Selected passage:
================================

The Float Lab is moored in the Port of Oakland’s Middle Harbor Shoreline Park, where it serves as a floating research station and an environmental demonstration project that interfaces with public education and community engagement efforts sponsored by the Port of the Oakland. It is the first prototype of its kind to receive state and federal approval by regulators at the San Francisco Bay Conservation and Development Commission and the United States Army Corps of Engineers.

The Buoyant Ecologies project is directed by AEL directors Adam Marcus, Margaret Ikeda, and Evan Jones, who have led five research studios at the Architecture Division at California College of the Arts exploring related themes of floating architecture, material innovation, and climate adaptation. Collaborators include the Benthic Lab at Moss Landing Marine Laboratories, Kreysler & Associates, a global leader in composites manufacturing, Tri-Coastal Marine naval architects, and marine consultants DC Marine.

================================

Dataset content:
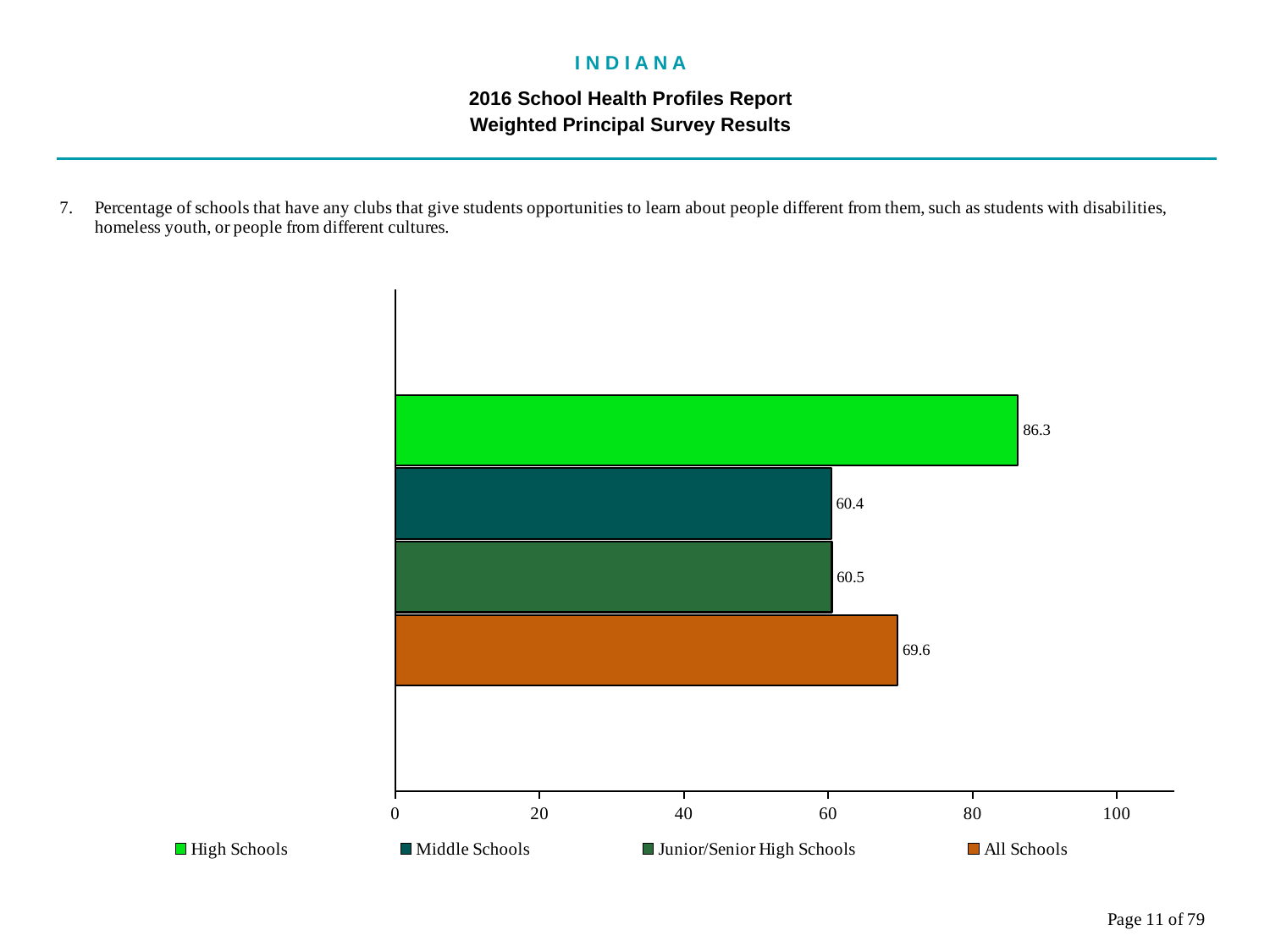
What is the difference between the All Schools value and the Middle Schools value? 9.2 What is the value for Middle Schools? 60.4 How many bars are plotted in the chart? 4 Which school type has the highest value? High Schools What is the difference between the High Schools value and the All Schools value? 16.7 What is the value for High Schools? 86.3 What kind of chart is shown on the slide? bar chart Is the value for All Schools greater or less than 60? greater How many entries does the legend list? 4 Which is larger, the value for High Schools or the value for All Schools? High Schools What is the value for Junior/Senior High Schools? 60.5 What is the value for All Schools? 69.6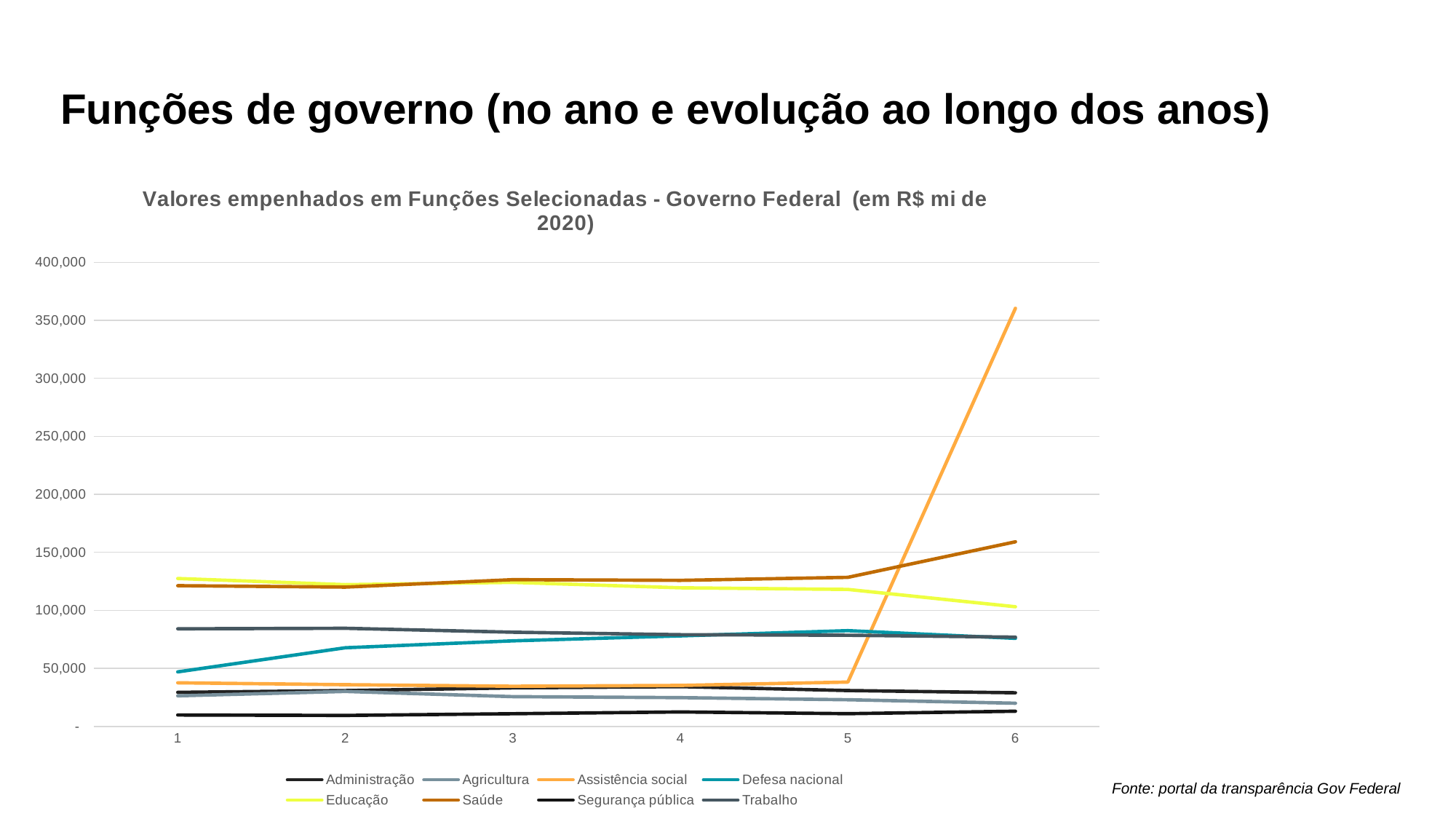
Is the value for Saúde at point 6 greater or less than 100,000? greater Does the Educação line rise or fall between point 5 and point 6? fall At point 6, which is larger: Saúde or Educação? Saúde Does the Assistência social line rise or fall between point 5 and point 6? rise How many points are there along the x axis? 6 What kind of chart is shown on the slide? line chart Is the value for Assistência social at point 6 greater or less than 300,000? greater How many series does the legend list? 8 Is the value for Trabalho at point 1 greater or less than 100,000? less Which series has the highest value at point 6? Assistência social What is the title of the chart? Valores empenhados em Funções Selecionadas - Governo Federal (em R$ mi de 2020) Which series has the lowest value at point 6? Segurança pública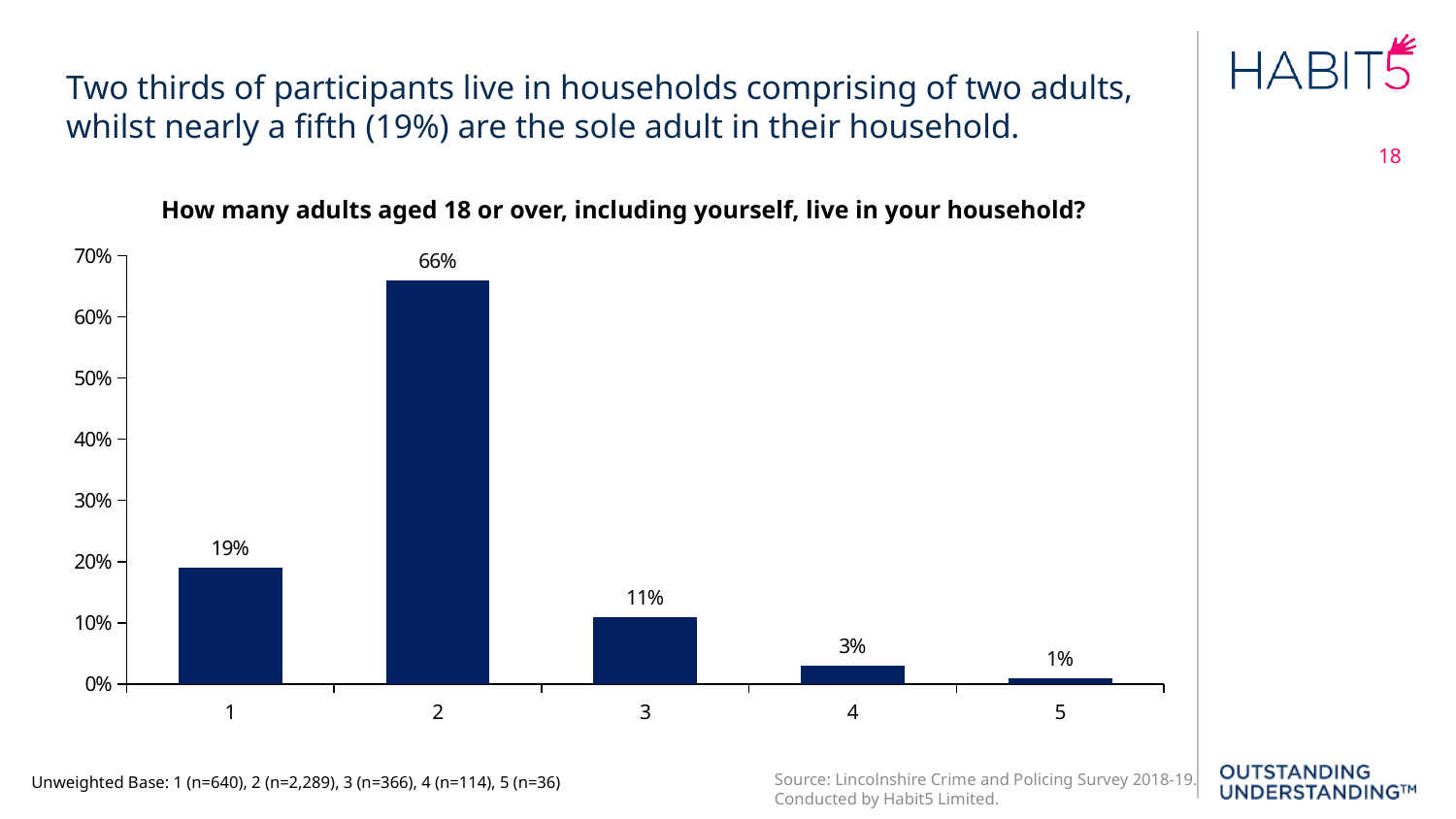
What percentage of participants live in a household with 2 adults? 66% What is the value shown for households with 5 adults? 1% What is the title of the chart? How many adults aged 18 or over, including yourself, live in your household? Which number of adults has the lowest percentage of participants? 5 What is the difference in percentage points between households with 2 adults and households with 1 adult? 47 Which number of adults has the highest percentage of participants? 2 How many categories (numbers of adults) are shown on the x axis? 5 Is the value for 2 adults greater or less than 60%? greater What kind of chart is shown on the slide? Bar chart What is the value shown for households with 3 adults? 11% What percentage of participants are the sole adult (1 adult) in their household? 19% Which is larger: the percentage for 3 adults or the percentage for 4 adults? 3 adults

================================

What to do:
1) Repeat the Float Lab passage word for word between "The Float Lab" and "Corps of Engineers.", inclusive.
2) Which AEL directors does the Float Lab passage name?
The material has no connection to the Float Lab passage.

Task results:
1)
The Float Lab is moored in the Port of Oakland’s Middle Harbor Shoreline Park, where it serves as a floating research station and an environmental demonstration project that interfaces with public education and community engagement efforts sponsored by the Port of the Oakland. It is the first prototype of its kind to receive state and federal approval by regulators at the San Francisco Bay Conservation and Development Commission and the United States Army Corps of Engineers.

2) Adam Marcus, Margaret Ikeda, and Evan Jones